-- INSTRUCTIONS FOR THE TASK --
The records below are to be set down word for word, with every picture left out.

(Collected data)
===============

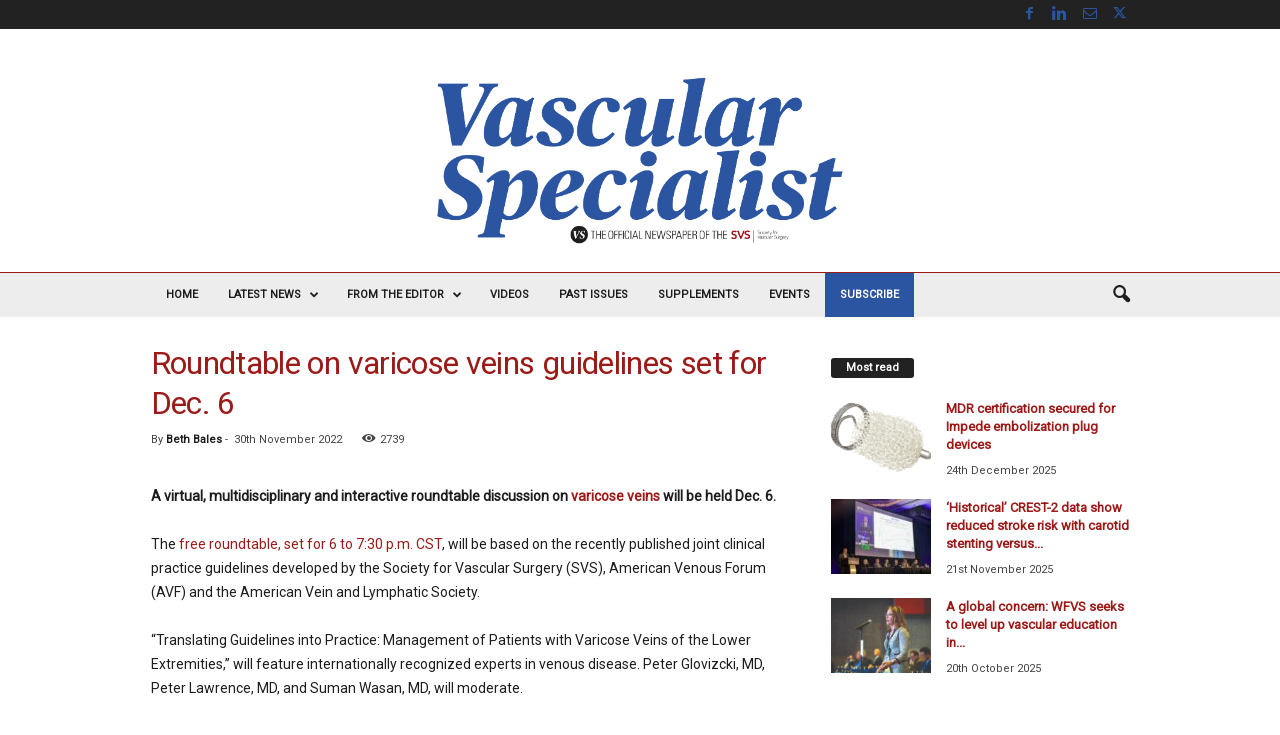

--- FILE ---
content_type: text/html; charset=utf-8
request_url: https://www.google.com/recaptcha/api2/aframe
body_size: 267
content:
<!DOCTYPE HTML><html><head><meta http-equiv="content-type" content="text/html; charset=UTF-8"></head><body><script nonce="oDqVAh_7zkgrMACLCfZAwA">/** Anti-fraud and anti-abuse applications only. See google.com/recaptcha */ try{var clients={'sodar':'https://pagead2.googlesyndication.com/pagead/sodar?'};window.addEventListener("message",function(a){try{if(a.source===window.parent){var b=JSON.parse(a.data);var c=clients[b['id']];if(c){var d=document.createElement('img');d.src=c+b['params']+'&rc='+(localStorage.getItem("rc::a")?sessionStorage.getItem("rc::b"):"");window.document.body.appendChild(d);sessionStorage.setItem("rc::e",parseInt(sessionStorage.getItem("rc::e")||0)+1);localStorage.setItem("rc::h",'1768677132896');}}}catch(b){}});window.parent.postMessage("_grecaptcha_ready", "*");}catch(b){}</script></body></html>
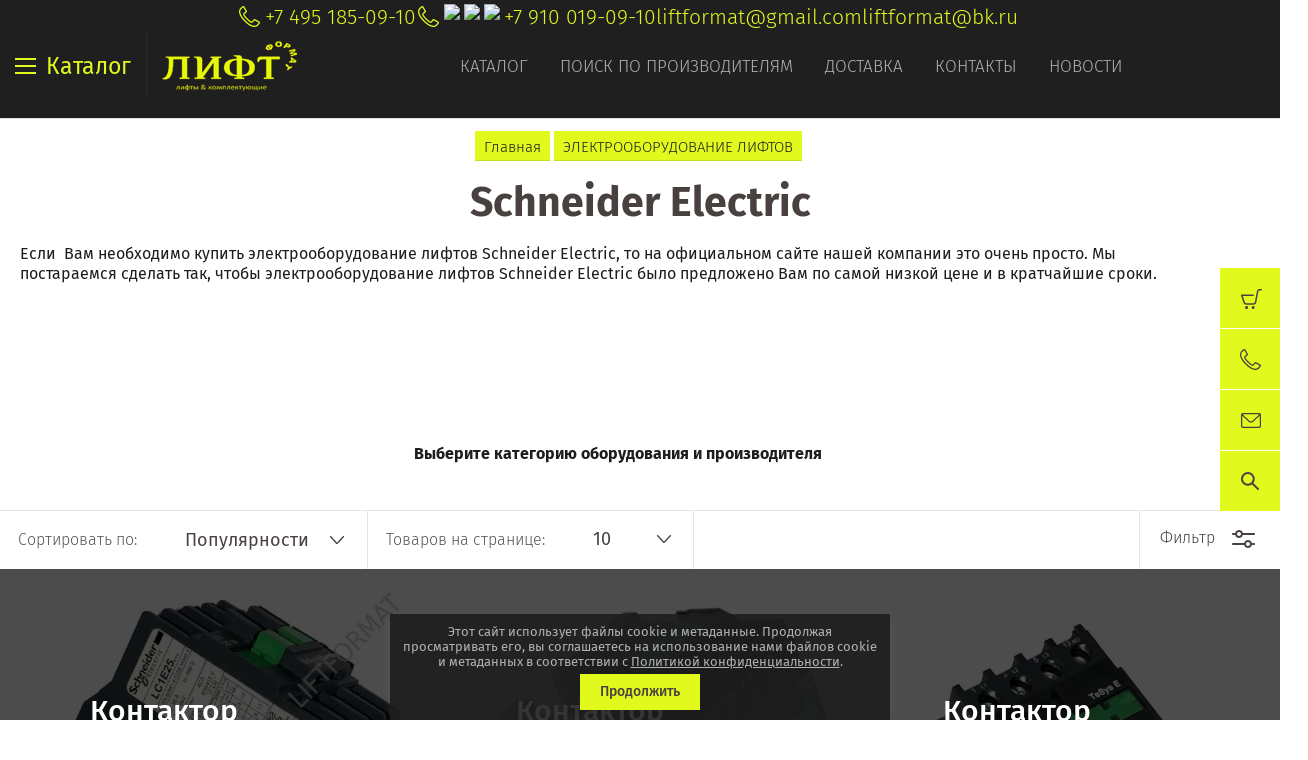

--- FILE ---
content_type: text/css
request_url: https://liftformat.ru/t/v3990/images/site.addons.scss.css
body_size: 499
content:
body .amount-units {
  font-size: 23px;
  font-weight: 300;
  color: #48413f;
  display: inline-block;
  vertical-align: middle;
  padding-left: 5px; }
/* begin 1164 */
.header-top-wrapper .contacts-top .block-in > div a {
  font-weight: 300;
  color: #e1f91d !important; }

.edit-block-vendors {
  padding: 25px; }
/* end 1164 */
.site-search-wr2 {
  -webkit-transition: transform 0.3s ease;
  -moz-transition: transform 0.3s ease;
  -o-transition: transform 0.3s ease;
  -ms-transition: transform 0.3s ease;
  transition: transform 0.3s ease;
  position: relative; }
  .site-search-wr2 .search-text2 {
    border: 2px solid #e2f91d;
    float: left;
    height: 60px;
    color: #48413f;
    font-size: 14px;
    outline: none;
    width: 179px;
    padding: 0 10px; }
  .site-search-wr2 .search-button2 {
    float: left;
    width: 60px;
    height: 60px;
    border: 0;
    background: #e2f91d url(search.svg) 50% 50% no-repeat;
    outline: none; }
  .site-search-wr2 .but {
    position: absolute;
    left: 0;
    top: 0;
    width: 60px;
    height: 60px;
    cursor: pointer; }
  .site-search-wr2:hover {
    -webkit-transform: translateX(-179px);
    -moz-transform: translateX(-179px);
    -ms-transform: translateX(-179px);
    -o-transform: translateX(-179px);
    transform: translateX(-179px); }
    .site-search-wr2:hover .but {
      display: none; }
  .site-search-wr2.active {
    -webkit-transform: translateX(-179px);
    -moz-transform: translateX(-179px);
    -ms-transform: translateX(-179px);
    -o-transform: translateX(-179px);
    transform: translateX(-179px); }
    .site-search-wr2.active .but {
      display: none; }

@media (min-width: 961px) {
  .header-top-wrapper {
    padding-bottom: 20px; } }


--- FILE ---
content_type: application/javascript
request_url: https://liftformat.ru/t/v3990/images/js/script_dop.js
body_size: 389
content:
/* begin 721 */

$(function(){
	$('.custom-search--wrap select').styler();
	
	$('.custom-search--wrap .custom-search--radio a').click(function(){
		var wrap = $(this).parents('.custom-search--radio:first'),
			checkbox = wrap.find('input');
		
		if ( wrap.hasClass('active') ) {
			wrap.removeClass('active');
			checkbox.prop('checked', false);
		} else {
			wrap.addClass('active');
			checkbox.attr('checked','checked');
		};
		
		return false	
	});
	
	function formfaktor_show(){
		if ( $(window).width() <= 980 ) {
			$('.custom-search--radio--button').removeClass('active').text('Показать').next('.custom-search--radio--wrapp').hide();
		} else {
			$('.custom-search--radio--button').removeClass('active').text('Показать').next('.custom-search--radio--wrapp').show();
		};
	}
	
	$('.custom-search--radio--button').click(function(){
		if ( $(this).hasClass('active') ) {
			$(this).text('Показать');
		} else {
			$(this).text('Скрыть');
		};
		$(this).toggleClass('active');
		$(this).next('.custom-search--radio--wrapp').slideToggle();
		return false	
	});
	
	formfaktor_show();
	$(window).resize(function(){
		formfaktor_show();	
	});
});

/* end 721 */

--- FILE ---
content_type: text/javascript
request_url: https://counter.megagroup.ru/7ecce21354639106f48d2b9443e53259.js?r=&s=1280*720*24&u=https%3A%2F%2Fliftformat.ru%2Fmagazin%2Ffolder%2Fschneider-electric&t=Schneider%20Electric&fv=0,0&en=1&rld=0&fr=0&callback=_sntnl1768685467031&1768685467031
body_size: 96
content:
//:1
_sntnl1768685467031({date:"Sat, 17 Jan 2026 21:31:07 GMT", res:"1"})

===============

-- SOLUTION TO THIS EXERCISE --
--- FILE ---
content_type: text/html; charset=utf-8
request_url: https://www.google.com/recaptcha/api2/aframe
body_size: 267
content:
<!DOCTYPE HTML><html><head><meta http-equiv="content-type" content="text/html; charset=UTF-8"></head><body><script nonce="oDqVAh_7zkgrMACLCfZAwA">/** Anti-fraud and anti-abuse applications only. See google.com/recaptcha */ try{var clients={'sodar':'https://pagead2.googlesyndication.com/pagead/sodar?'};window.addEventListener("message",function(a){try{if(a.source===window.parent){var b=JSON.parse(a.data);var c=clients[b['id']];if(c){var d=document.createElement('img');d.src=c+b['params']+'&rc='+(localStorage.getItem("rc::a")?sessionStorage.getItem("rc::b"):"");window.document.body.appendChild(d);sessionStorage.setItem("rc::e",parseInt(sessionStorage.getItem("rc::e")||0)+1);localStorage.setItem("rc::h",'1768677132896');}}}catch(b){}});window.parent.postMessage("_grecaptcha_ready", "*");}catch(b){}</script></body></html>

--- FILE ---
content_type: text/css
request_url: https://liftformat.ru/t/v3990/images/site.addons.scss.css
body_size: 499
content:
body .amount-units {
  font-size: 23px;
  font-weight: 300;
  color: #48413f;
  display: inline-block;
  vertical-align: middle;
  padding-left: 5px; }
/* begin 1164 */
.header-top-wrapper .contacts-top .block-in > div a {
  font-weight: 300;
  color: #e1f91d !important; }

.edit-block-vendors {
  padding: 25px; }
/* end 1164 */
.site-search-wr2 {
  -webkit-transition: transform 0.3s ease;
  -moz-transition: transform 0.3s ease;
  -o-transition: transform 0.3s ease;
  -ms-transition: transform 0.3s ease;
  transition: transform 0.3s ease;
  position: relative; }
  .site-search-wr2 .search-text2 {
    border: 2px solid #e2f91d;
    float: left;
    height: 60px;
    color: #48413f;
    font-size: 14px;
    outline: none;
    width: 179px;
    padding: 0 10px; }
  .site-search-wr2 .search-button2 {
    float: left;
    width: 60px;
    height: 60px;
    border: 0;
    background: #e2f91d url(search.svg) 50% 50% no-repeat;
    outline: none; }
  .site-search-wr2 .but {
    position: absolute;
    left: 0;
    top: 0;
    width: 60px;
    height: 60px;
    cursor: pointer; }
  .site-search-wr2:hover {
    -webkit-transform: translateX(-179px);
    -moz-transform: translateX(-179px);
    -ms-transform: translateX(-179px);
    -o-transform: translateX(-179px);
    transform: translateX(-179px); }
    .site-search-wr2:hover .but {
      display: none; }
  .site-search-wr2.active {
    -webkit-transform: translateX(-179px);
    -moz-transform: translateX(-179px);
    -ms-transform: translateX(-179px);
    -o-transform: translateX(-179px);
    transform: translateX(-179px); }
    .site-search-wr2.active .but {
      display: none; }

@media (min-width: 961px) {
  .header-top-wrapper {
    padding-bottom: 20px; } }


--- FILE ---
content_type: application/javascript
request_url: https://liftformat.ru/t/v3990/images/js/script_dop.js
body_size: 389
content:
/* begin 721 */

$(function(){
	$('.custom-search--wrap select').styler();
	
	$('.custom-search--wrap .custom-search--radio a').click(function(){
		var wrap = $(this).parents('.custom-search--radio:first'),
			checkbox = wrap.find('input');
		
		if ( wrap.hasClass('active') ) {
			wrap.removeClass('active');
			checkbox.prop('checked', false);
		} else {
			wrap.addClass('active');
			checkbox.attr('checked','checked');
		};
		
		return false	
	});
	
	function formfaktor_show(){
		if ( $(window).width() <= 980 ) {
			$('.custom-search--radio--button').removeClass('active').text('Показать').next('.custom-search--radio--wrapp').hide();
		} else {
			$('.custom-search--radio--button').removeClass('active').text('Показать').next('.custom-search--radio--wrapp').show();
		};
	}
	
	$('.custom-search--radio--button').click(function(){
		if ( $(this).hasClass('active') ) {
			$(this).text('Показать');
		} else {
			$(this).text('Скрыть');
		};
		$(this).toggleClass('active');
		$(this).next('.custom-search--radio--wrapp').slideToggle();
		return false	
	});
	
	formfaktor_show();
	$(window).resize(function(){
		formfaktor_show();	
	});
});

/* end 721 */

--- FILE ---
content_type: text/javascript
request_url: https://counter.megagroup.ru/7ecce21354639106f48d2b9443e53259.js?r=&s=1280*720*24&u=https%3A%2F%2Fliftformat.ru%2Fmagazin%2Ffolder%2Fschneider-electric&t=Schneider%20Electric&fv=0,0&en=1&rld=0&fr=0&callback=_sntnl1768685467031&1768685467031
body_size: 96
content:
//:1
_sntnl1768685467031({date:"Sat, 17 Jan 2026 21:31:07 GMT", res:"1"})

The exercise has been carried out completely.